§ **Textauszug**
Antonia und Sam begegnen einander, ziehen sich in den Garten des weltmüden Musikers zurück. Antonia, die Sams Spiel, seine Flüchtigkeit durchschaut und ihm dennoch unrettbar verfällt, nimmt Abschied von allem. Die Natur übt ihre Wirkung aus: Antonias Sehnsucht nach Neuem wächst mit dem Aufflammen ihres Begehrens ins Unermessliche, sie kündigt ihren Job, schwänzt ihre Geburtstagsparty, überlässt sich ihrer Liebe. Die Reflexion des laufenden Geschehens besorgen die Pflanzen, die sich in Sams Garten finden. Die Blumen, das Gesicht der Vegetation, bieten ihre eigene Show, sie intervenieren, analysieren, kommentieren, merklich eloquenter als die Menschen.
Über ihren Beziehungsroutinen, ihrer Alterspanik und ihrer Lebensangst drohen die Menschen den Verstand zu verlieren; sie übersehen und missverstehen die Ein- und Übergriffe der Natur. Die Blumen hängen weniger am Leben als der Homo sapiens, das ist ihr Vorteil. So setzt der Garten einen Racheakt in Szene: Die Natur erweist sich im Kampf gegen die Menschenkultur als souverän. Mit trockenem Dialogwitz und in kühnen Zeitsprüngen dramatisiert Hilling die letzten Dinge: letzte Kontaktaufnahmen, letzte Worte und letzte Berührung. Selbst die Zusammenführung der Liebenden ist nur eine Laune der Natur. Dem Alleinsein ist nicht zu entgehen, mit bloßer Gesellschaft ist der Einsamkeit nicht beizukommen.

§ **Aufgaben**
1. Gib aus dem Textauszug die Stelle von "Über ihren Beziehungsroutinen, ihrer" bis "Einsamkeit nicht beizukommen." Wort für Wort wieder.
2. Wer übernimmt laut dem Textauszug die Reflexion des laufenden Geschehens?

§ **Gegebene Informationen**
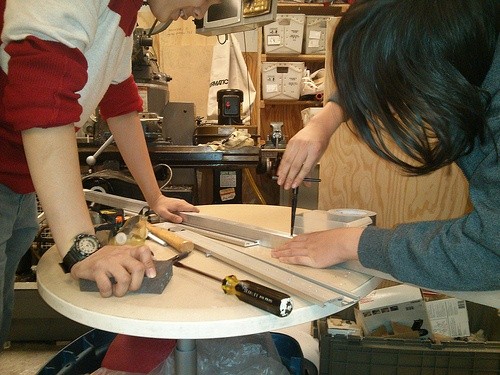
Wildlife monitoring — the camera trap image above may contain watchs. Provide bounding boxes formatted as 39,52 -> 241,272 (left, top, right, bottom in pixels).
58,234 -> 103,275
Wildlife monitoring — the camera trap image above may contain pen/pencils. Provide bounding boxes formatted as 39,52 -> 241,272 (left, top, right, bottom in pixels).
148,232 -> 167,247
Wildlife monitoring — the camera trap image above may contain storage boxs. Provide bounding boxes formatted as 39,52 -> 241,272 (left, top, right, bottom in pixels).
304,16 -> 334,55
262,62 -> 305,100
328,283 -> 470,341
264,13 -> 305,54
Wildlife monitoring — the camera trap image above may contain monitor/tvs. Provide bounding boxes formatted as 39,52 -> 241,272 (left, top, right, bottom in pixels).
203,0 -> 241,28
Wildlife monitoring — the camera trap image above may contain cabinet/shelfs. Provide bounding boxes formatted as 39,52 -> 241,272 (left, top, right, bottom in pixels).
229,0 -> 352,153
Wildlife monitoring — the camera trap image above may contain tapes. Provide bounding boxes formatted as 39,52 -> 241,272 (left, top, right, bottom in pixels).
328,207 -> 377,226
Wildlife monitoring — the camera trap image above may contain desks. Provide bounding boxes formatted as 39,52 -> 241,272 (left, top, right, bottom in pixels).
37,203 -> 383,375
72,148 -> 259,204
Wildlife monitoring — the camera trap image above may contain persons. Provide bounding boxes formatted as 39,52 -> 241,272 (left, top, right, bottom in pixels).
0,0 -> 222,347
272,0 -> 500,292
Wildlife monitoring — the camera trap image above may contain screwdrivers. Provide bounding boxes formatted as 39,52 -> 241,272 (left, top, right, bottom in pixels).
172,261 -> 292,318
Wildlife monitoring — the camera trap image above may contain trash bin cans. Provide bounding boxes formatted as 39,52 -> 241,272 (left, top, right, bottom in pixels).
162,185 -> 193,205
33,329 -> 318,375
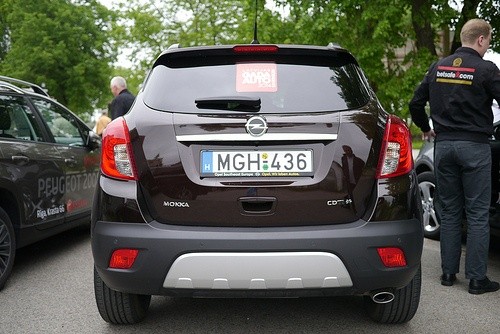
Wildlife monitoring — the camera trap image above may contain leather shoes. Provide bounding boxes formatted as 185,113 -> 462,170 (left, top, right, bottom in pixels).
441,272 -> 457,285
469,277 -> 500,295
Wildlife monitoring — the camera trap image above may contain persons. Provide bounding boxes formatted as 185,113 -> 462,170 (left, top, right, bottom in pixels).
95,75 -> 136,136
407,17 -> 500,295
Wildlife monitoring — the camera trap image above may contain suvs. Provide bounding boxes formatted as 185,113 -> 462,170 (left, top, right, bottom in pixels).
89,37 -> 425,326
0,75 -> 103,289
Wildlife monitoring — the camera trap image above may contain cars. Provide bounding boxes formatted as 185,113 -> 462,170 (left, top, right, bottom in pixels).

§ **Lösungen**
1.
Über ihren Beziehungsroutinen, ihrer Alterspanik und ihrer Lebensangst drohen die Menschen den Verstand zu verlieren; sie übersehen und missverstehen die Ein- und Übergriffe der Natur. Die Blumen hängen weniger am Leben als der Homo sapiens, das ist ihr Vorteil. So setzt der Garten einen Racheakt in Szene: Die Natur erweist sich im Kampf gegen die Menschenkultur als souverän. Mit trockenem Dialogwitz und in kühnen Zeitsprüngen dramatisiert Hilling die letzten Dinge: letzte Kontaktaufnahmen, letzte Worte und letzte Berührung. Selbst die Zusammenführung der Liebenden ist nur eine Laune der Natur. Dem Alleinsein ist nicht zu entgehen, mit bloßer Gesellschaft ist der Einsamkeit nicht beizukommen.

2. Die Pflanzen in Sams Garten.